Kantor berita AFP mengutip Bank Sentral Perancis yang memperkirakan ekonomi negara itu mengalami kontraksi sekitar 6 persen dalam tiga bulan pertama 2020, kinerja kuartalan terburuk sejak Perang Dunia II.
Sementara itu, lembaga-lembaga ekonomi terkemuka di Jerman memperkirakan, ekonomi top Eropa itu berkontraksi hampir 10 persen pada triwulan II-2020. Itu artinya, Jerman bakal mengalami kontraksi dua kali lebih dalam dibandingkan saat krisis keuangan 2009, sebuah kinerja terburuk negara itu sejak 1970.
”Selama dua triwulan pertama tahun ini, ekonomi negara-negara Barat runtuh,” kata Philippe Waechter, ekonom pada Ostrum Asset Management.
Dalam riset terbarunya yang dirilis pada akhir pekan lalu, DBS Group Research memperkirakan, ekonomi China hanya akan tumbuh 2 persen tahun ini. Sementara itu, Amerika Serikat diproyeksikan akan mengalami tekanan hingga pertumbuhannya menyusut pada triwulan kedua tahun ini.
Waechter menyebut, mustahil membayangkan AS bisa lolos dari resesi mendalam, sebuah kondisi yang diderita negara lain. Ekonomi AS diperkirakan bisa tumbuh negatif tahun ini.
Mantan direktur pelaksana perusahaan konsultan manajemen McKinsey & Company, Ian Davis, menyatakan, bagi sejumlah organisasi, kelangsungan hidup jangka pendek adalah satu-satunya agenda dalam ketidakpastian. Ada yang menerka-nerka kapan krisis berlalu dan semua kembali normal.
Pertanyaannya adalah seperti apa bentuk normal itu? Sebuah kondisi normal baru tersaji pascakrisis kala itu.

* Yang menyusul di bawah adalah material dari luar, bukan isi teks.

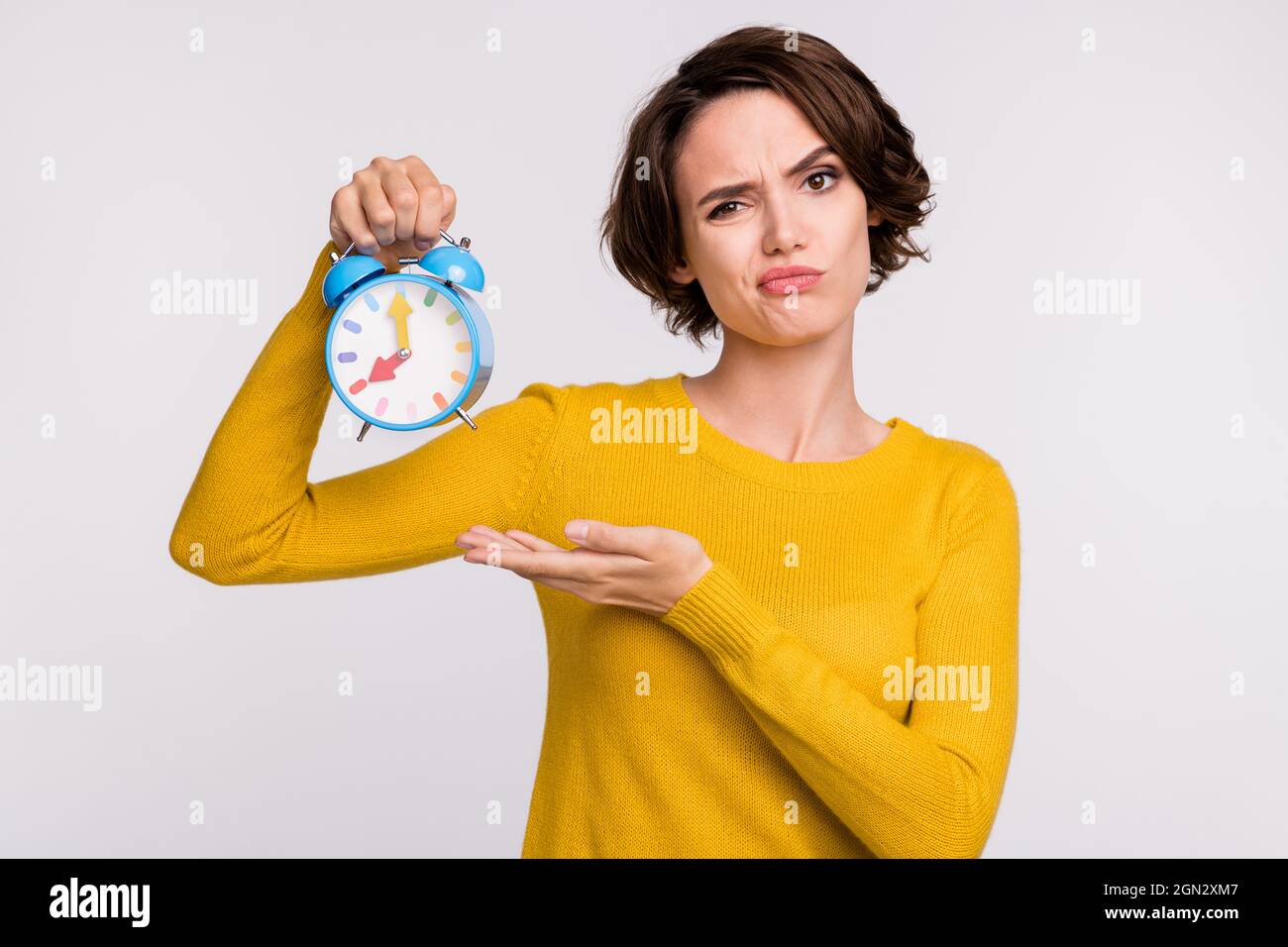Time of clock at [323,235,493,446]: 7:59
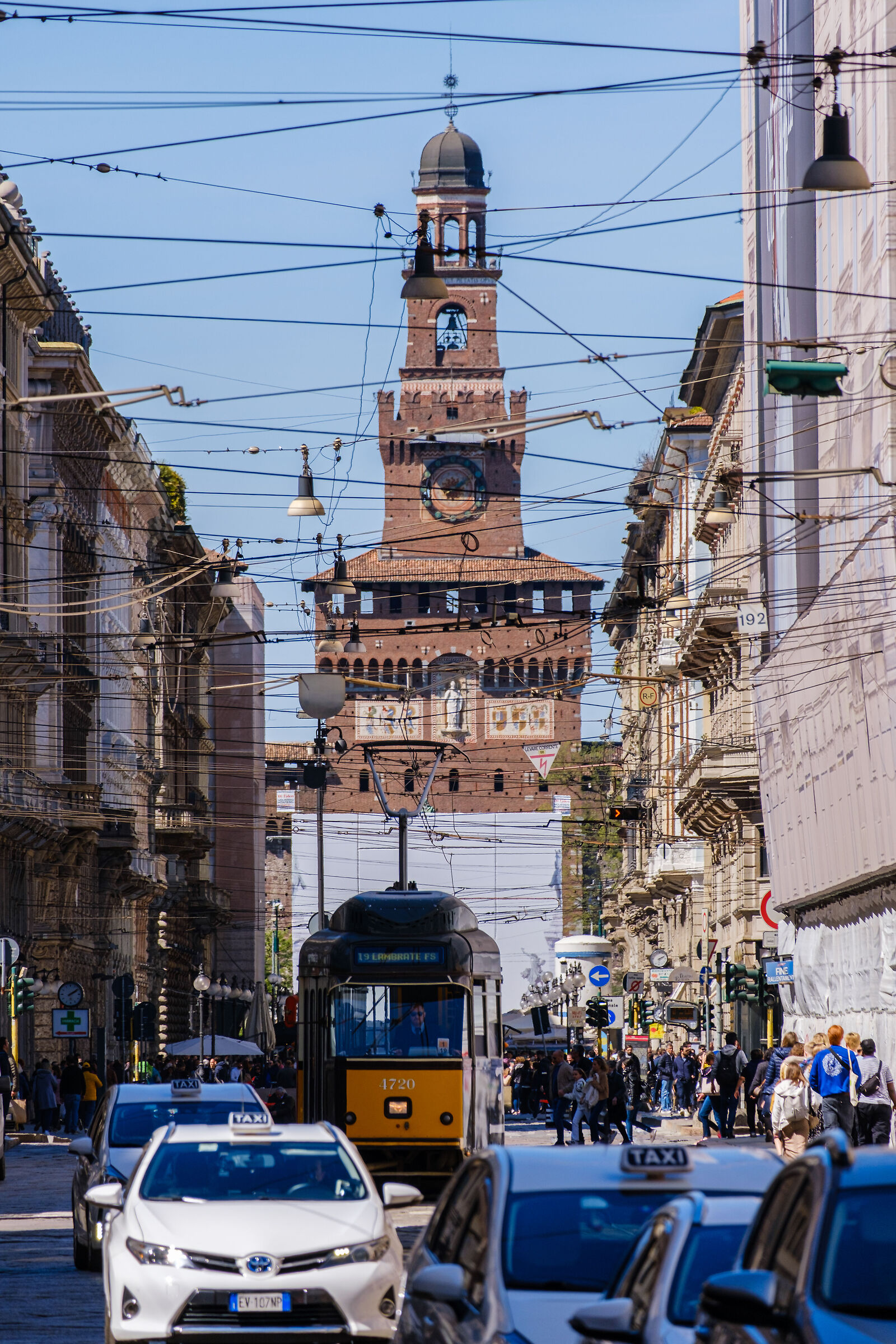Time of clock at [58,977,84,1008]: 2:09
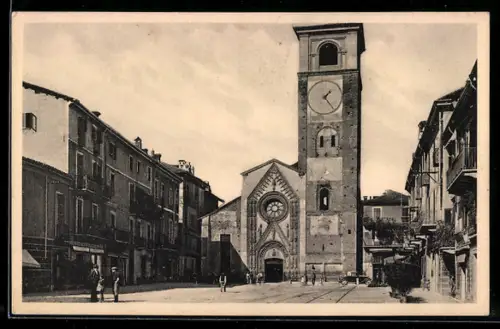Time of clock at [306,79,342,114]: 1:23
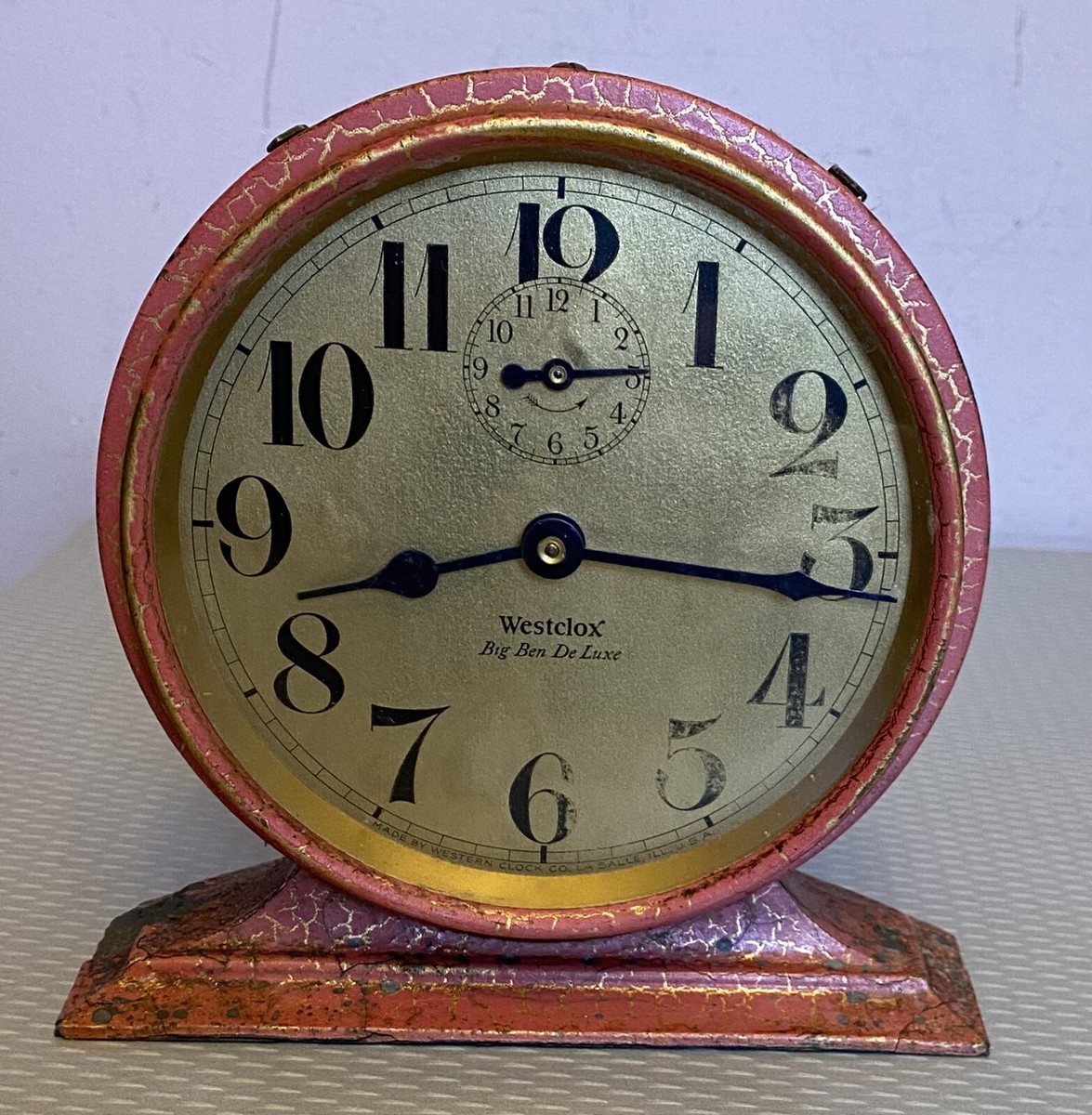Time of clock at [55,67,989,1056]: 8:16
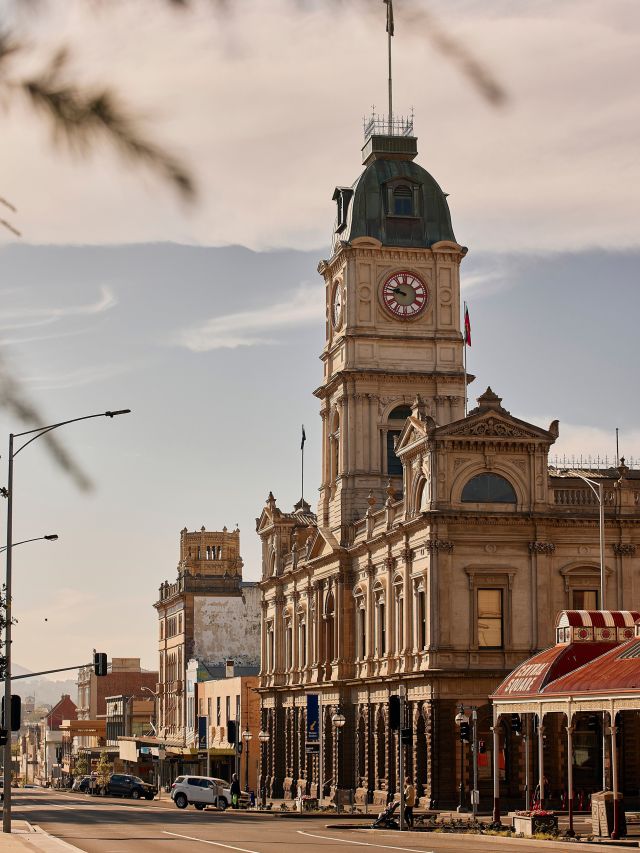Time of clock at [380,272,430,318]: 9:47
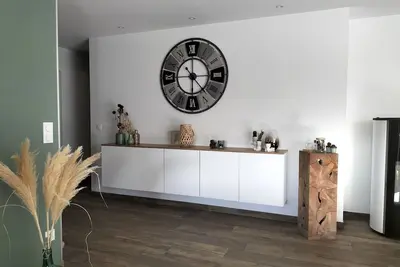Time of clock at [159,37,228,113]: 6:14
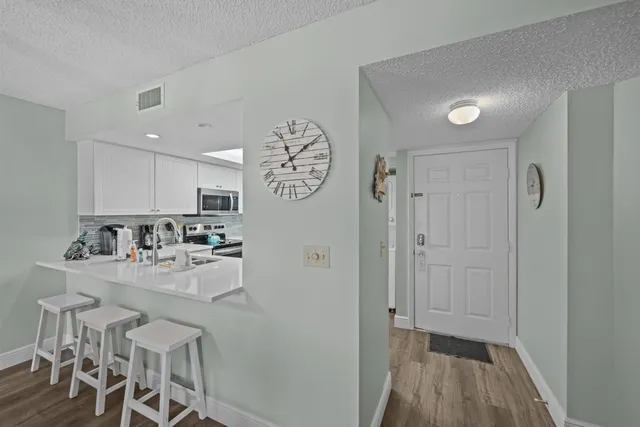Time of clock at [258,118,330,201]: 11:09
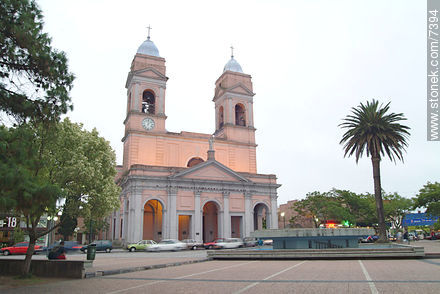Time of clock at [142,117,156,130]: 12:07
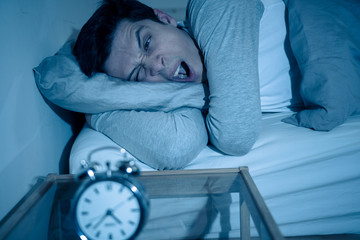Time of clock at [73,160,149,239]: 4:37
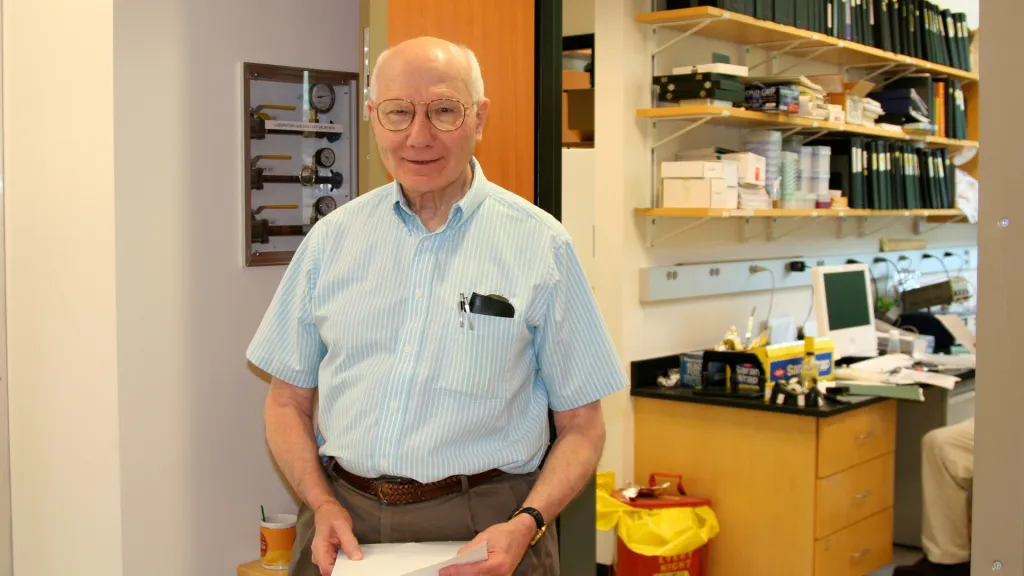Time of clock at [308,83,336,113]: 8:12
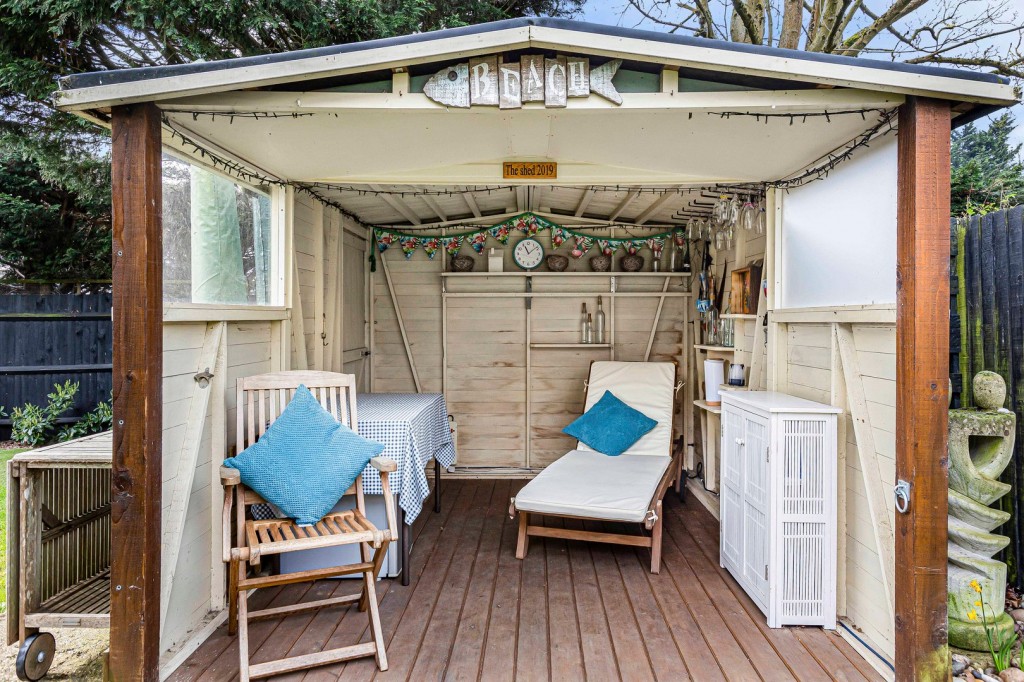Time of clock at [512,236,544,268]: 11:08
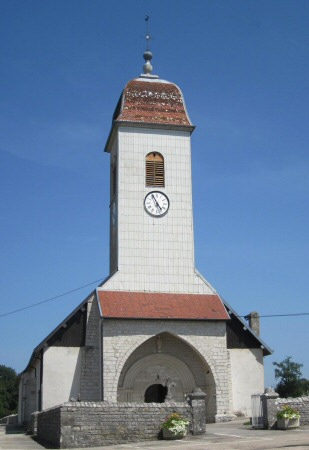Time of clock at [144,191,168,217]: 4:55
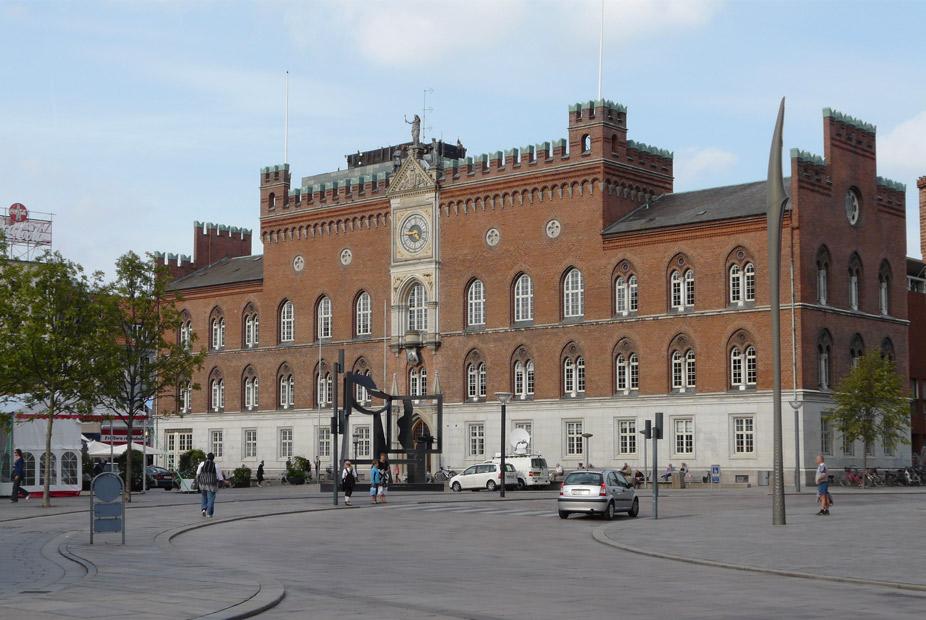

Davis mengucapkan kata-kata itu pada krisis keuangan global 2009.
Permintaan eksternal dan kegiatan investasi, misalnya, cenderung lemah seiring meningkatnya risiko perkembangan di pasar keuangan global. Kita lalu melihat respons AS atas kondisi itu dengan memilih perang dagang terhadap China.
”Faktor-faktor tersebut menyebabkan lebih banyak volatilitas, ketidakpastian, kompleksitas, dan ambiguitas dalam ekonomi global,” katanya.
Lalu, seperti apa kondisi normal berikutnya setelah pandemi Covid-19? Itu tergantung pada kondisi setelah ”pertempuran” melawan Covid-19 dimenangi.
Restrukturisasi dramatis tatanan ekonomi dan sosial akan dilakukan dengan merujuk pada tekad, ketahanan, pelajaran, reimajinasi, serta reformasi atas kondisi-kondisi terkait pandemi.